Does Twitter dumb us down or simply reveal our innate dopiness? That’s the question that’s been flittering about my skullcage after reading Gideon Rachman’s column on the popular microblogging service in yesterday’s Financial Times. In reviewing John McCain’s vigorous tweet stream, Rachman observes that “some of the senator’s tweets make him sound like a peasant.” He quotes one: “Meeting with Dr Kissinger – the smartest man in the world.”
I have this picture in my mind of McCain and Kissinger sitting in comfortable armchairs in a well-appointed governmental office, a couple of aides hovering in the corners, and McCain is bent over his iPhone tapping out a tweet, a vague grin spread across his face. Kissinger isn’t smiling.
I don’t know whether Kissinger tweets. But I did discover two fake Henry Kissingers on Twitter: this one and this one. The former is tedious, but the latter’s pretty good: “Just had breakfast with former President Clinton. We both wore the same tie. It was very funny.”
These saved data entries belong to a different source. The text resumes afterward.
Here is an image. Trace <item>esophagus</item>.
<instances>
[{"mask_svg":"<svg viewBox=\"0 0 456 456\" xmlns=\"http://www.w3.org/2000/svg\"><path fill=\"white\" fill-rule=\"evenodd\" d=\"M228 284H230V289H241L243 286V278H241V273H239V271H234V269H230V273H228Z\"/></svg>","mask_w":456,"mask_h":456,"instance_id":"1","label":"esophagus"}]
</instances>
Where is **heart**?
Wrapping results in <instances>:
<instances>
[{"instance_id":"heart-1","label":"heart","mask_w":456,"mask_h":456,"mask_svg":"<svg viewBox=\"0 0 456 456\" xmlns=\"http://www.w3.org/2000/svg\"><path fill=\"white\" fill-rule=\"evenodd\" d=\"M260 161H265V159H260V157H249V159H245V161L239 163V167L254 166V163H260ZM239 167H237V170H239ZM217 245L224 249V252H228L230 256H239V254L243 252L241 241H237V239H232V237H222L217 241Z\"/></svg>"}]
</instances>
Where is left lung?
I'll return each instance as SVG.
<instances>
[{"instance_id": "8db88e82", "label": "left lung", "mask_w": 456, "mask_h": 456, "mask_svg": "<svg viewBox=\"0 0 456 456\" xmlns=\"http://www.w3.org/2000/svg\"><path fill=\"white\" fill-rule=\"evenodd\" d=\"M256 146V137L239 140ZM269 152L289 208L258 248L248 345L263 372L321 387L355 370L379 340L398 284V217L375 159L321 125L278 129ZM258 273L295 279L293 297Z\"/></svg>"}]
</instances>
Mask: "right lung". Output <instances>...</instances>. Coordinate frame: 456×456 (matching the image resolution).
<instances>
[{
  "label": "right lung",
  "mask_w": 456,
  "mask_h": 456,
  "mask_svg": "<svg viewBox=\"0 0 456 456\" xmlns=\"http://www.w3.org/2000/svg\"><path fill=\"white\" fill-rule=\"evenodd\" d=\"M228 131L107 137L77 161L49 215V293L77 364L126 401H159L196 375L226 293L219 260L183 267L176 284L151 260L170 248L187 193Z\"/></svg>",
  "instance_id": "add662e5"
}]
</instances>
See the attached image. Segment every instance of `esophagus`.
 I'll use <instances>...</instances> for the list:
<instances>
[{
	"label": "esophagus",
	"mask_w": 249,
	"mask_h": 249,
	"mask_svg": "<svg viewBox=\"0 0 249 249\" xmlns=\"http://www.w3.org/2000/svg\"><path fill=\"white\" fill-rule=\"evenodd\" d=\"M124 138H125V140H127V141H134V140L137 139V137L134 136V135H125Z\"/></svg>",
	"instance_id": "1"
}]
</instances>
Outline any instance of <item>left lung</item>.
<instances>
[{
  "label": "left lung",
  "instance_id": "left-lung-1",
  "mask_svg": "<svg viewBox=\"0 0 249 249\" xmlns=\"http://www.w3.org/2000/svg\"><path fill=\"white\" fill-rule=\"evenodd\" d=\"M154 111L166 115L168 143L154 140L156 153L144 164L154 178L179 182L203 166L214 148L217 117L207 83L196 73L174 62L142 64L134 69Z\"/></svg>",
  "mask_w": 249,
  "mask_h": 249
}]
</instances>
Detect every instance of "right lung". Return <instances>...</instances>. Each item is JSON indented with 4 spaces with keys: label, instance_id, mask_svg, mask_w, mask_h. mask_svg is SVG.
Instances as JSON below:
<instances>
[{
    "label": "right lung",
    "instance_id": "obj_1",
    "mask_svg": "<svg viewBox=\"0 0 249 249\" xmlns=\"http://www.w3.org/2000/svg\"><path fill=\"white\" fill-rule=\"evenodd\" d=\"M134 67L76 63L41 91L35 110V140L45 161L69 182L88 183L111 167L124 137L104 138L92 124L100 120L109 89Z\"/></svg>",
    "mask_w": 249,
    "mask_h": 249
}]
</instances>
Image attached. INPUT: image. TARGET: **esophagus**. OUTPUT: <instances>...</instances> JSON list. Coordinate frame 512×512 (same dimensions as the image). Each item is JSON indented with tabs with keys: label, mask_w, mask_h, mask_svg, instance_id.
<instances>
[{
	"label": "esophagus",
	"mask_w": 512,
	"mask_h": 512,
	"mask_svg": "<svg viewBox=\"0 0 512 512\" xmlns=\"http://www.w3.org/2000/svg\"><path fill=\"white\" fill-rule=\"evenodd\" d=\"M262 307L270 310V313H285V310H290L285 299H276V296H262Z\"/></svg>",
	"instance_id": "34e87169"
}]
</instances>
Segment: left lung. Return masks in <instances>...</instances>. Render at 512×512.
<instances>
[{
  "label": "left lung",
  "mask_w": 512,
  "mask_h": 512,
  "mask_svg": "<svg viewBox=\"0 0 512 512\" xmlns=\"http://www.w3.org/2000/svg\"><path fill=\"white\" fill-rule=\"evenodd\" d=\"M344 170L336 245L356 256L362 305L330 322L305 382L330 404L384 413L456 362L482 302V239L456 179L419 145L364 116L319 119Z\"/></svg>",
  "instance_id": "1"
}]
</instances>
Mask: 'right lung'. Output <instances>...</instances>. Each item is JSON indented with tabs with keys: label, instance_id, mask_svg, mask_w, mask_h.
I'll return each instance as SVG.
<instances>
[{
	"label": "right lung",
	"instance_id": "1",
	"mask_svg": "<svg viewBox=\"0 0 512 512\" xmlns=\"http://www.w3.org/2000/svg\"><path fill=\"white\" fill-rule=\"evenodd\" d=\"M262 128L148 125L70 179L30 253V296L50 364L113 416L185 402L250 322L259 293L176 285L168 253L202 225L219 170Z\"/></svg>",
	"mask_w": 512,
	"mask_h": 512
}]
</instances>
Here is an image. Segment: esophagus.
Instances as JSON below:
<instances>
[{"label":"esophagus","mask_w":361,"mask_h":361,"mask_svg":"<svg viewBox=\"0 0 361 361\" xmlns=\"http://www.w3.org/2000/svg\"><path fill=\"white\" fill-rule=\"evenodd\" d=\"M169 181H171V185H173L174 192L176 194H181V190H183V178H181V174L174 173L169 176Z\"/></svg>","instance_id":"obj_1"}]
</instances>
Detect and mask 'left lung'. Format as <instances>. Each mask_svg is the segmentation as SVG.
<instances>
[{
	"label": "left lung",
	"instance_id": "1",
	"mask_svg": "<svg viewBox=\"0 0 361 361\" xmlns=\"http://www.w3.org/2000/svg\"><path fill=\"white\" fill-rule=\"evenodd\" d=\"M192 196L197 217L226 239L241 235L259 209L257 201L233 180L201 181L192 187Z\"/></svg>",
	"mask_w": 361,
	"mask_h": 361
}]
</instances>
In the wake of the Iranian election, says Rachman, Twitter’s “terseness and immediacy came into its own.” But he suspects that its role as a revolutionary tool is overrated: “The French revolutionaries somehow managed in 1789, without being able to tweet to each other: ‘Big demo planned outside Bastille.’ The Iranians of 2009 look likely to fail, in spite of the invention of Twitter in the intervening 220 years.”
Then again, if Twitter is turning the mighty into peasants, we may not even need revolutions any more. Obama should send Ahmadinejad an iPhone with the Tweetie app preinstalled. “Meeting with Supreme Leader Ayatollah Ali Khamenei – the smartest man in the world.” No tyrant could survive a tweet like that.